Extract provided:

*** Begin section ***

On 18 May, she embarked on a second and even more successful fundraising tour in which she raised around $50 million. In total, her fundraising efforts raised around $90 million, around a third of the cost of the war ($275 million). During preparations for this trip, she was issued the first Israeli passport. Over the ten weeks that she was gone, Israel was battered by the war and changed drastically. 

On 25 June, while still in the United States, Meir was appointed by Sharett, then the Minister of Foreign Affairs, as the minister plenipotentiary to the Soviet Union, which recently recognized Israel.

Meir was displeased by the offer. She spoke no Russian and feared being lonely in Moscow. She said "At last we have a state. I want to be there. I don't want to go thousands of miles away. Why do I always have to go away?"

Her return to Israel was delayed due to a car crash in which she tore a ligament and fractured a bone. Soviet officials refused to believe she was in hospital and wanted an Israeli envoy as soon as possible. Thus she ignored doctor's orders to rest and returned to Israel on 29 July. Years later, her leg would frequently pain her.

Government career before premiereship

Minister Plenipotentiary to the Soviet Union (1948–1949) 

Meir served as minister plenipotentiary to the Soviet Union from 2 September 1948 to 10 March 1949.

She was reportedly impatient with diplomatic niceties and using interpreters. She did not drink or ballroom dance and had little interest in gossip and fashion. According to her interpreter, when asked by a Russian ambassador how she traveled to Moscow, she responded "tell His Excellency the Ambassador that we arrived riding on donkeys". 

This was an important and difficult role. Good relations with the Soviet Union impacted Israel's ability to secure arms from Eastern European countries. In turn, Joseph Stalin and Soviet Foreign Minister Vyacheslav Molotov saw its relationship with Israel as a means of furthering the Soviet position in the Middle East. However, Soviet–Israeli relations were complicated by Soviet policies against religious institutions and nationalist movements, made manifest in actions to shut down Jewish religious institutions as well as the ban on Hebrew language study and the prohibition of promoting emigration to Israel.

*** End section ***

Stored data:
*** Begin section ***

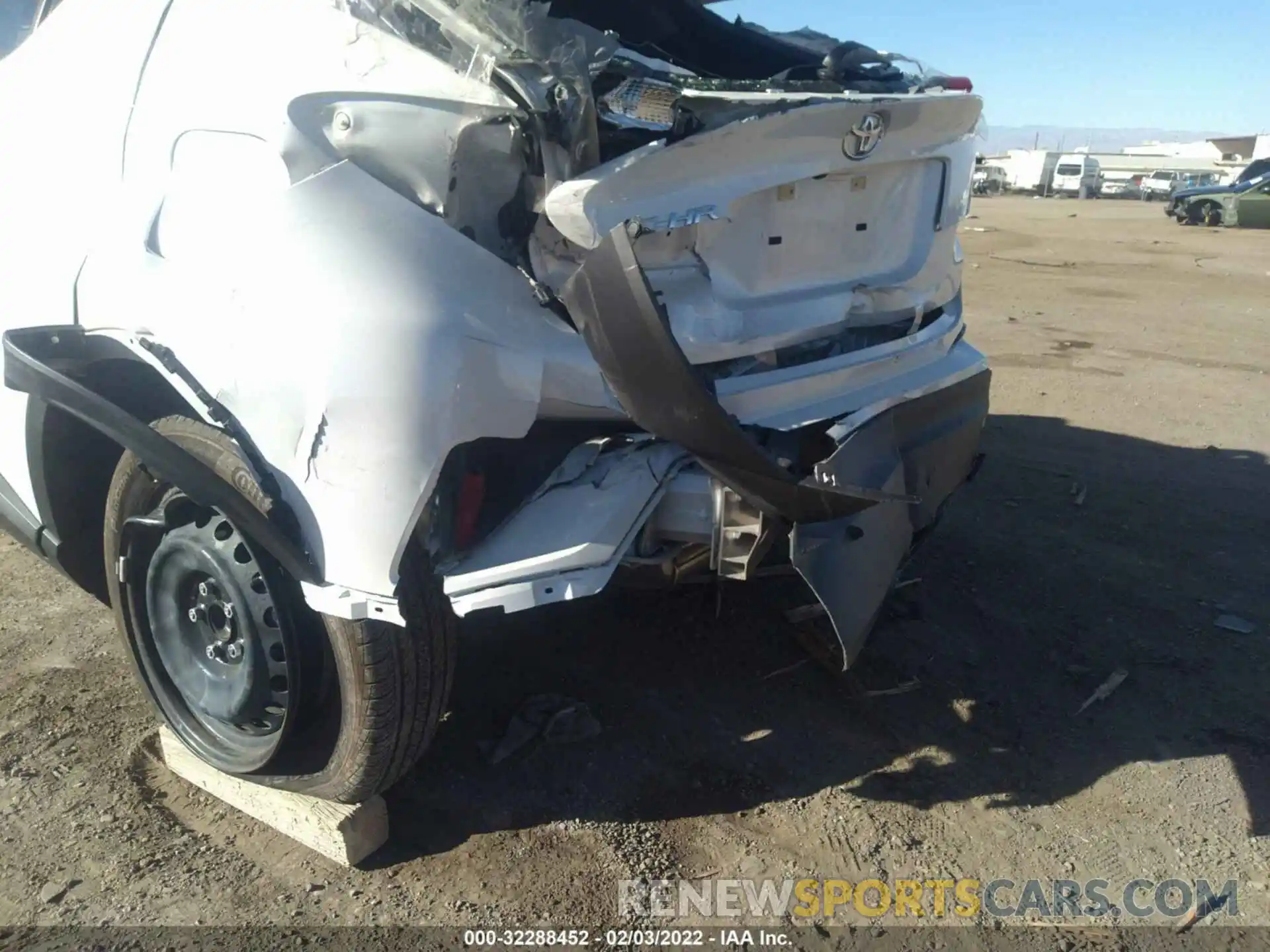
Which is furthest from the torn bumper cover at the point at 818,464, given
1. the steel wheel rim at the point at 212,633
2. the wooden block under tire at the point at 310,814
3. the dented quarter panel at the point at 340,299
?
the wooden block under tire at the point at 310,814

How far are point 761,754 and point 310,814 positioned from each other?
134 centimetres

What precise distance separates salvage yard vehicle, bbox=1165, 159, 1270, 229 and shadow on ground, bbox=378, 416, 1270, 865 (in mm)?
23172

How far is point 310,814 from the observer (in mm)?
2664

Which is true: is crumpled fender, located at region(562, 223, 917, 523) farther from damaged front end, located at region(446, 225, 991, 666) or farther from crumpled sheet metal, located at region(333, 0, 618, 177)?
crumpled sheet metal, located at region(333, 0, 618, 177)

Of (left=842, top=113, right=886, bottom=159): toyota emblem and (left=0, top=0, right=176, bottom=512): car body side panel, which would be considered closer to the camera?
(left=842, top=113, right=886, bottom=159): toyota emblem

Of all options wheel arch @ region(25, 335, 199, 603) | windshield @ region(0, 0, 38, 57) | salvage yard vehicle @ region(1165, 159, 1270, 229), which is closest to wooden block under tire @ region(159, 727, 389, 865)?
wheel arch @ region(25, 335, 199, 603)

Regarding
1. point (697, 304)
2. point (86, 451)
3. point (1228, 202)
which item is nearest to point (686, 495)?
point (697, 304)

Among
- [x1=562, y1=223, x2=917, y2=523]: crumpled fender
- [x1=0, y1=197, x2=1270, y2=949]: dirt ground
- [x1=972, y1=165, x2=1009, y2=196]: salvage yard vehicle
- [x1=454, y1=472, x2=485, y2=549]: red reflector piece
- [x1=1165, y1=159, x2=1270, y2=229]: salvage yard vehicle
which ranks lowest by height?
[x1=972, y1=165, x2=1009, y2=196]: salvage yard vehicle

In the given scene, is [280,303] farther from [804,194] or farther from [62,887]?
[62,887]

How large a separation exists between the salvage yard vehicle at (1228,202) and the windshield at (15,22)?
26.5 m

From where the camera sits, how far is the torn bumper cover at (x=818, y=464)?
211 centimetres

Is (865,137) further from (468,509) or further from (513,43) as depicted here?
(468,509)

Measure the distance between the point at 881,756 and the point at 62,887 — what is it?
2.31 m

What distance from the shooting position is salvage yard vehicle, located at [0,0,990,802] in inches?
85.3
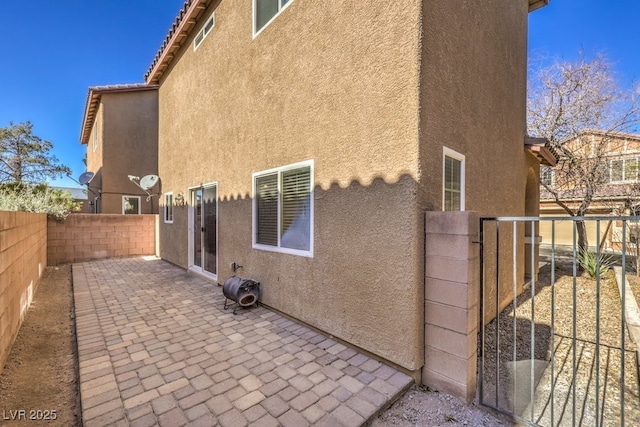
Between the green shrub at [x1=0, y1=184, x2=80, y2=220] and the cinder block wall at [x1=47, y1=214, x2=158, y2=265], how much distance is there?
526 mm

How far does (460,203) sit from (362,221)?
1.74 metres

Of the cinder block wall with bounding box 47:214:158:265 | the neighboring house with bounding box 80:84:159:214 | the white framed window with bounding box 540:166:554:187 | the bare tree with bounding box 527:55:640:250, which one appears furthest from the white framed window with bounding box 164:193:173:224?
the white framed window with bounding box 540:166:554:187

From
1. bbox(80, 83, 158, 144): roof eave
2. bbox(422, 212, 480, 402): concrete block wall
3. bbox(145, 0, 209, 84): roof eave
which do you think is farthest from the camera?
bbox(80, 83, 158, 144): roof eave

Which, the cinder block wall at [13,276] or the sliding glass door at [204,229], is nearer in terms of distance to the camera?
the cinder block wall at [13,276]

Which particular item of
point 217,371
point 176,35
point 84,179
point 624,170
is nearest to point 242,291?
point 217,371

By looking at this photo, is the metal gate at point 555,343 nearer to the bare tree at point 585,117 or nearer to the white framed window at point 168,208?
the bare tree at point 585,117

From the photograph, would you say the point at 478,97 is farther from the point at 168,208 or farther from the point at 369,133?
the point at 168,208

*** End section ***

What is needed: Extract the passage on Meir's fundraising and her posting to the Soviet Union, reproducing it word for word. The lines above stand apart from the passage and are not part of it.

Output for this exercise:
On 18 May, she embarked on a second and even more successful fundraising tour in which she raised around $50 million. In total, her fundraising efforts raised around $90 million, around a third of the cost of the war ($275 million). During preparations for this trip, she was issued the first Israeli passport. Over the ten weeks that she was gone, Israel was battered by the war and changed drastically. 

On 25 June, while still in the United States, Meir was appointed by Sharett, then the Minister of Foreign Affairs, as the minister plenipotentiary to the Soviet Union, which recently recognized Israel.

Meir was displeased by the offer. She spoke no Russian and feared being lonely in Moscow. She said "At last we have a state. I want to be there. I don't want to go thousands of miles away. Why do I always have to go away?"

Her return to Israel was delayed due to a car crash in which she tore a ligament and fractured a bone. Soviet officials refused to believe she was in hospital and wanted an Israeli envoy as soon as possible. Thus she ignored doctor's orders to rest and returned to Israel on 29 July. Years later, her leg would frequently pain her.

Government career before premiereship

Minister Plenipotentiary to the Soviet Union (1948–1949) 

Meir served as minister plenipotentiary to the Soviet Union from 2 September 1948 to 10 March 1949.

She was reportedly impatient with diplomatic niceties and using interpreters. She did not drink or ballroom dance and had little interest in gossip and fashion. According to her interpreter, when asked by a Russian ambassador how she traveled to Moscow, she responded "tell His Excellency the Ambassador that we arrived riding on donkeys". 

This was an important and difficult role. Good relations with the Soviet Union impacted Israel's ability to secure arms from Eastern European countries. In turn, Joseph Stalin and Soviet Foreign Minister Vyacheslav Molotov saw its relationship with Israel as a means of furthering the Soviet position in the Middle East. However, Soviet–Israeli relations were complicated by Soviet policies against religious institutions and nationalist movements, made manifest in actions to shut down Jewish religious institutions as well as the ban on Hebrew language study and the prohibition of promoting emigration to Israel.